Heart Attack Survivor
Ann first discovered she had heart disease around the age of 53 when she was running in the Governor's Cup Race. Suddenly, her hands were like ice and she couldn't lift her knees. She finished the race walking and running. About three weeks later, she went to see her physician. She was sent to a cardiologist and diagnosed with atrial fibrillation and was treated accordingly.
Ten years later, she was again competing in a race when she experienced her second episode of heart attack. This time she was competing in England's Coast to Coast walk and nearly passed out. She felt like she was sinking and knew something was wrong. Upon her return, she visited her doctor and was then diagnosed with mitral valve regurgitation. An ultrasound revealed that this was an ongoing worsening condition.
Afraid of losing her ability to run and stay active, she agreed to a valve replacement. She also was treated with ablation and cardioversion procedures which deliver an electric shock to a part of the heart that has an irregularly fast heart beat, a condition known as cardiac arrhythmia.

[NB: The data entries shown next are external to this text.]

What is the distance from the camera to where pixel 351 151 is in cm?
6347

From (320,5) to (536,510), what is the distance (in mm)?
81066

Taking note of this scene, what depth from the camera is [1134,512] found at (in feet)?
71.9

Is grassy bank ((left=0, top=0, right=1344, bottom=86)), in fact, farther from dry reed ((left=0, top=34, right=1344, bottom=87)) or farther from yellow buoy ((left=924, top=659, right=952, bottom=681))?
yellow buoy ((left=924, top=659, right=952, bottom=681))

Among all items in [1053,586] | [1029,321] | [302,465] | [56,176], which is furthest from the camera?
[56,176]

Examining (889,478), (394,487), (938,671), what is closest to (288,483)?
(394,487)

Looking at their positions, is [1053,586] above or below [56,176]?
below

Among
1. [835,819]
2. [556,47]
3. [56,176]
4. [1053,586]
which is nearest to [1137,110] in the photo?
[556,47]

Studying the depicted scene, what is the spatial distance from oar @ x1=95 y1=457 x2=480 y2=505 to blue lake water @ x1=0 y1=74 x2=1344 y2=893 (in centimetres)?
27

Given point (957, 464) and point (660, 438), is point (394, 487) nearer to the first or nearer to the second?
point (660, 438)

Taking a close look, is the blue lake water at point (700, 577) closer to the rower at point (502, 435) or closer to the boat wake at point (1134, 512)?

Today, at the age of 72 when many people chose to slow down, Ann is back in the race living a full and active lifestyle. Instead of running, she now takes long walks, and is more conscientious about her diet, eating fewer sweet foods. Ann attributes much of her recovery success to staying positive about the surgery and treatment plans. She is also very grateful for the medical knowledge and skills we have today to diagnose and treat heart conditions. She is appreciative that people of all ages can stay active and alive, despite having heart disorders which used to be fatal much more often.
To Ann, having a positive attitude, gratitude for the medical knowledge we have today and competent nurses and doctors is critical to staying healthy and enjoying life. Ann encourages everyone to stay active instead of letting inactivity debilitate you, and to look forward to doing the activities you enjoy. Her commitment to staying active at age 72 is an inspiration to all.
Patient written permission obtained prior to the posting of this story.